Goals:
1 - In the mailing-list reply about fsync and tmpfs, what does the writer say the hard drive did during the tests?
2 - Summarize the mailing-list reply about fsync and tmpfs in two sentences.

Selected text:
[START]
2012/5/27 Adam Borowski wrote:

> First, you're benchmarking the speed of process creation, not of file
> operations.  Starting up seq or mv takes ages compared to an in-memory
> file write.

They may be slower than in-memory operations, but they're definitely
faster than fsync(). So if there was fsync() there would have been a
noticeable difference in time. But there were no difference. So there
were no fsync(). And my HDD was not blinking during that test as well. :)

> Then, pray tell, where exactly do your tests include a fsync()?  You're
> using a 0-byte file (ie, without an actual data block).  And even if you
> added some actual data, your test would do a writeout exactly once --
> after the first rename, all data blocks would be already on the disk.

Well, you said that rename calls fsync, I checked that. :) You're saying I
should have written something there before renaming? Let's check it too:
  $ cd /path/to/empty/ext3/dir/
  $ time for i in `seq 10000`; do echo 12345 > 1; mv 1 2; rm -f 2; done
  real    0m20.125s
  user    0m4.283s
  sys     0m14.066s
  $ cd /path/to/empty/tmpfs/dir/
  $ time for i in `seq 10000`; do echo 12345 > 1; mv 1 2; rm -f 2; done
  real    0m20.005s
  user    0m4.076s
  sys     0m13.088s
Still no difference. Both tests took 19-20 seconds And again there
were no HDD blinking during the test. :) Fsync() is a myth?

> Please fix your tests, then.  Because, yes, tmpfs doesn't speed up fork(),
> exec(), setlocale(), getopt() and such.

True. These tests are useless as a benchmarks. They only prove that
there's no fsync(), nothing else. I could write that in C, but it's
pointless. Because there're still no *real* applications doing that!
And if there're no applications doing heavy rename() in /tmp then what
are we testing this for? Why are we moving *default* /tmp to tmpfs?
To make these useless tests faster?

Where's the real application becoming better after all?
[END]
Entries on spatial positioning
[START]
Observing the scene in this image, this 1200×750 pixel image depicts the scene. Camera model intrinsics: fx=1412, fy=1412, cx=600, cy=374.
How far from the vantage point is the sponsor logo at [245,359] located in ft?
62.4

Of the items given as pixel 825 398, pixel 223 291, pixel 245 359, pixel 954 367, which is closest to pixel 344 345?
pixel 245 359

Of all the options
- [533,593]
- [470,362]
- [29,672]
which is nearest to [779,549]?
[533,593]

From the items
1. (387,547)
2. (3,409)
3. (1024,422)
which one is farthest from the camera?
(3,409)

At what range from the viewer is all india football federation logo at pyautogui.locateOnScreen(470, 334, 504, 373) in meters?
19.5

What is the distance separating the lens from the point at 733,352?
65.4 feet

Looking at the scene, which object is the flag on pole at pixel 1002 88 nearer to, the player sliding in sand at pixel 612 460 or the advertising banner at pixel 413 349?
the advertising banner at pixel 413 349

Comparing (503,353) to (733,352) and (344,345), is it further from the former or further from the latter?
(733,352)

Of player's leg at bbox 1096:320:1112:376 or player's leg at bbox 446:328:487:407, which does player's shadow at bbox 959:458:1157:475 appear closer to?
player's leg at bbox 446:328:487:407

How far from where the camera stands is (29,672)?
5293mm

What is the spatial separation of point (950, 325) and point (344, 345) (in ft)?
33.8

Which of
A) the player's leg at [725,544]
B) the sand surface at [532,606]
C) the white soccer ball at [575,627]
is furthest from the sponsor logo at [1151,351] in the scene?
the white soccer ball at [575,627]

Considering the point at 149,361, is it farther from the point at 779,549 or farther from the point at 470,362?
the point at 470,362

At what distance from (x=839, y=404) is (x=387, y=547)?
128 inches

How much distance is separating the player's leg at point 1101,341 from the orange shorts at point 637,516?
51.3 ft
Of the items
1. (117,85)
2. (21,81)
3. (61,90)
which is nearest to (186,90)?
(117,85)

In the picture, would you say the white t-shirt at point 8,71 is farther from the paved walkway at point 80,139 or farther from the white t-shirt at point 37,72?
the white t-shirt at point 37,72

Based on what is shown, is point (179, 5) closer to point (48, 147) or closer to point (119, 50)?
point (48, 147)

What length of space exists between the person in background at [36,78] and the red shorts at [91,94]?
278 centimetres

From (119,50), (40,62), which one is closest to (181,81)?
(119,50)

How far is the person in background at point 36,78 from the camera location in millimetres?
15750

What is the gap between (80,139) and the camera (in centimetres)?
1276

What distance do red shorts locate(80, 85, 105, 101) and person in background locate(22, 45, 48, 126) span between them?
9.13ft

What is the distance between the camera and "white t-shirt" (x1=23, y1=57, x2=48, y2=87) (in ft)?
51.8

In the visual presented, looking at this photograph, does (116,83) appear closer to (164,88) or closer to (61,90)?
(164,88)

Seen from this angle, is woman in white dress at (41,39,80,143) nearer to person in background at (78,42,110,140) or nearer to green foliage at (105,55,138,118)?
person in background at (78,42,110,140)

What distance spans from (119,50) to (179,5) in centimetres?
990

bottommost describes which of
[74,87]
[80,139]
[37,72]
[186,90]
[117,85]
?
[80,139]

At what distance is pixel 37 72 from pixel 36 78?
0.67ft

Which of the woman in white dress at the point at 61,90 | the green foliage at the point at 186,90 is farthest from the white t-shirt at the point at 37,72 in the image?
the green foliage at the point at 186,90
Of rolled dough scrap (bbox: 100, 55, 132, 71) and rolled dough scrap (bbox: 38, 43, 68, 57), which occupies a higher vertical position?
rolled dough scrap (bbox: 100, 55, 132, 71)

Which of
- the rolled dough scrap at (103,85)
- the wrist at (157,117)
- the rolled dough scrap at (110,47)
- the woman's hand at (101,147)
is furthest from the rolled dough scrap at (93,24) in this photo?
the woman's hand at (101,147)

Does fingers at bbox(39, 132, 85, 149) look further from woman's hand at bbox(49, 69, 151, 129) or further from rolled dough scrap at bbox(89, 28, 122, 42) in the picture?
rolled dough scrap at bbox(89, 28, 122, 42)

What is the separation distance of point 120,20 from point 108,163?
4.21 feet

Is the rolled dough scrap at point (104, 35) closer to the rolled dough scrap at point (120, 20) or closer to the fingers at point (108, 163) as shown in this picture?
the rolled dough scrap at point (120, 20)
[END]
Answer list:
1 - It was not blinking during the tests.

2 - The writer ran a loop that writes, renames and deletes a file on an ext3 directory and on a tmpfs directory, found both took about 20 seconds with no hard drive blinking, and took this as proof that there was no fsync(). Granting that the tests are useless as benchmarks, the writer argues that no real applications do heavy rename() in /tmp and asks why the default /tmp is being moved to tmpfs.